How to Use Your Defining MomentsBy Lou Solomon
Ben came to Interact Studio last year, wanting our help in preparing for an important interview. He had scripted answers to the most-asked interview questions, and asked us to help him practice.
“First, tell me your story,“ I said.
“My story? In what context?” he asked.
At Interact, we ask people to tell their story by sharing the wisdom they carried away from defining moments, admired influences, losses and wins. These are the things that go to your motivation and the way you connect with your life and work.
Why begin with your defining moments?
Your story offers the kind of credibility. It is not a “right” answer that you can memorize. Your story comes through you. When it’s your turn to step up for a big interview, sit down for an important one-on-one conversation, present to the members of the board, or give a keynote to a thousand people, the number one advantage is knowing your own story.
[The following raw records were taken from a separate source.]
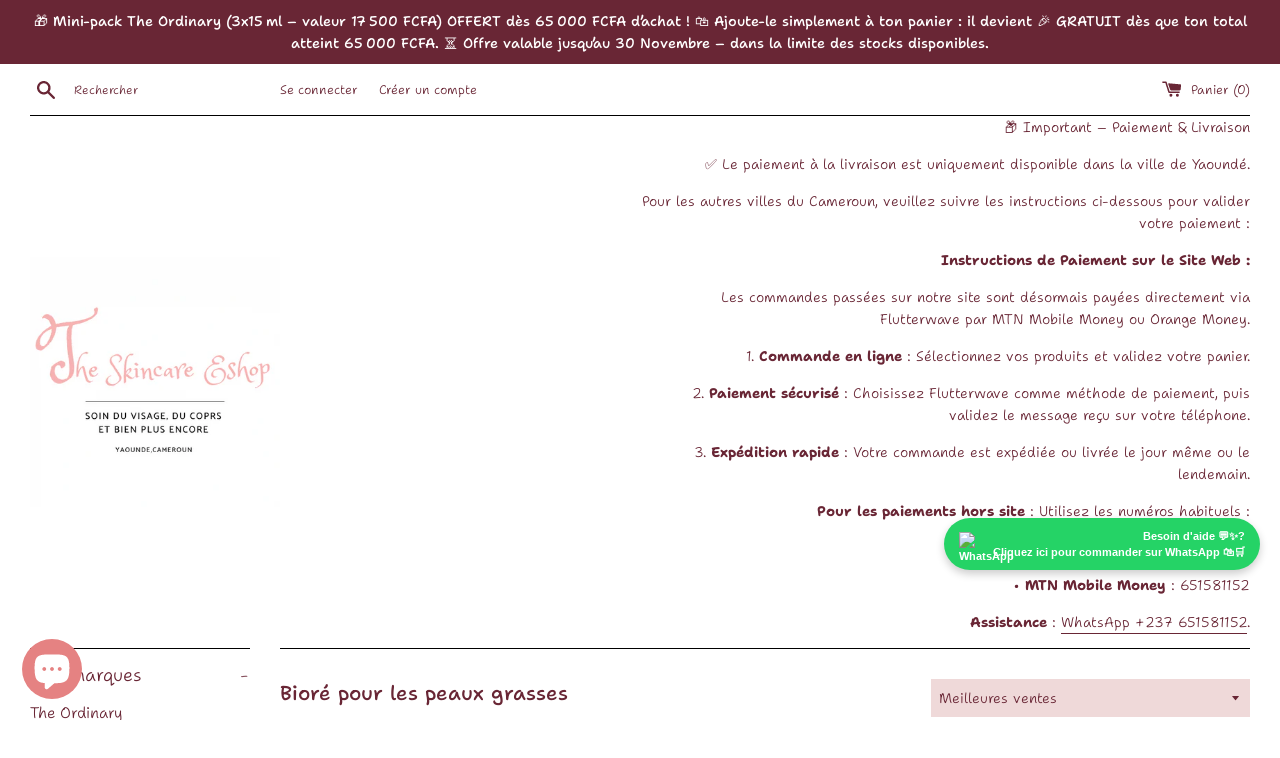

--- FILE ---
content_type: text/html; charset=utf-8
request_url: https://www.google.com/recaptcha/api2/aframe
body_size: 114
content:
<!DOCTYPE HTML><html><head><meta http-equiv="content-type" content="text/html; charset=UTF-8"></head><body><script nonce="43enEb6IzEbg3xQp968lCg">/** Anti-fraud and anti-abuse applications only. See google.com/recaptcha */ try{var clients={'sodar':'https://pagead2.googlesyndication.com/pagead/sodar?'};window.addEventListener("message",function(a){try{if(a.source===window.parent){var b=JSON.parse(a.data);var c=clients[b['id']];if(c){var d=document.createElement('img');d.src=c+b['params']+'&rc='+(localStorage.getItem("rc::a")?sessionStorage.getItem("rc::b"):"");window.document.body.appendChild(d);sessionStorage.setItem("rc::e",parseInt(sessionStorage.getItem("rc::e")||0)+1);localStorage.setItem("rc::h",'1764732902251');}}}catch(b){}});window.parent.postMessage("_grecaptcha_ready", "*");}catch(b){}</script></body></html>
You won’t tell the entire story every time. You will tell pieces of it—defining moments—and you will never tell it the same way. But people need to know who you are before they can trust you.
Here’s an exercise. Respond to these defining-moments prompts:
Something I had to learn the hard way:
The wisdom I carried forward:
Introduce yourself at a meeting using your story
Picture this. You’re at a large meeting, sitting in a chain of self-introductions, and as your turn comes closer, you struggle with the right words to introduce yourself. Sound familiar?
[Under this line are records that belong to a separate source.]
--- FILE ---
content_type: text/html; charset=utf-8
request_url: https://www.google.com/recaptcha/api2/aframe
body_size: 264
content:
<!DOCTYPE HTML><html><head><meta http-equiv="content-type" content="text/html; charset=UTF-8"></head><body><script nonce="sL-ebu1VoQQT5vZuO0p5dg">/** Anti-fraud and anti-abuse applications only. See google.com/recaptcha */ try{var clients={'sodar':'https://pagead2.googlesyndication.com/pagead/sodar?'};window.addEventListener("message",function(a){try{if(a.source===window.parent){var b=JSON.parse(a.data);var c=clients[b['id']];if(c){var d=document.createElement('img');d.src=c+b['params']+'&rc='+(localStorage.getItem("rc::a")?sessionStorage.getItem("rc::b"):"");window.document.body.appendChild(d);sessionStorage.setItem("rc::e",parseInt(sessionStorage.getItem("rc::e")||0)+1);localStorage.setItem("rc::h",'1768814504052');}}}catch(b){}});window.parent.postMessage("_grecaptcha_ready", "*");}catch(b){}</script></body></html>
For several years I worked with high school students who participate in the International Baccalaureate (IB) program. We conducted a workshop for juniors and seniors that allowed them to practice interviewing for scholarships. I asked these young people to tell us their stories by completing the statement, “I am…”
These students had amazing bursts of authentic expression. They hadn’t been conditioned to introduce themselves by a job title.
“I am Russian.”
I will never forget the young woman who stood in the center of the room and said “I am Russian” with a beautiful accent. She wasn’t speaking in a casual way, but as a way of standing for something:
“I am Russian. It is such a great part of me. I lived in Russia for 13 years. When I came here, I had been up-rooted. I didn’t know anything, anyone, no one. America has become my country. But Russia, I am proud of it. It is me. Every single part of me—the language, the customs, has been Russian.”
I was so moved by her. At 17 this speaker held the room in the palm of her hand. She was trembling with adrenaline and strength. She knew who she was.
Here’s how she used a defining moment:
I went back to Russia this year. I had such a great experience with my friends. I miss them. America has become my country. But I want you all to know about Russia. I’m proud of its culture. It has layers. It has been there for so many centuries. So many customs, traditions. I don’t want to hide Russia inside, I want to share it.
This young woman spoke for just minutes with more backbone than I had ever seen. When she walked off, we were all stunned. How many of us are this courageous about telling our story? If you were to follow her example, what would you say?
Knowing your story is the foundation for credibility. When your communication is rooted in self-awareness, you will have the number one advantage in every communications scenario, from interviews and conversations to presentations and keynotes. When you find your authentic voice, you will stand out in a crowd of people who have scripted the answers.
This is influence. This is leadership.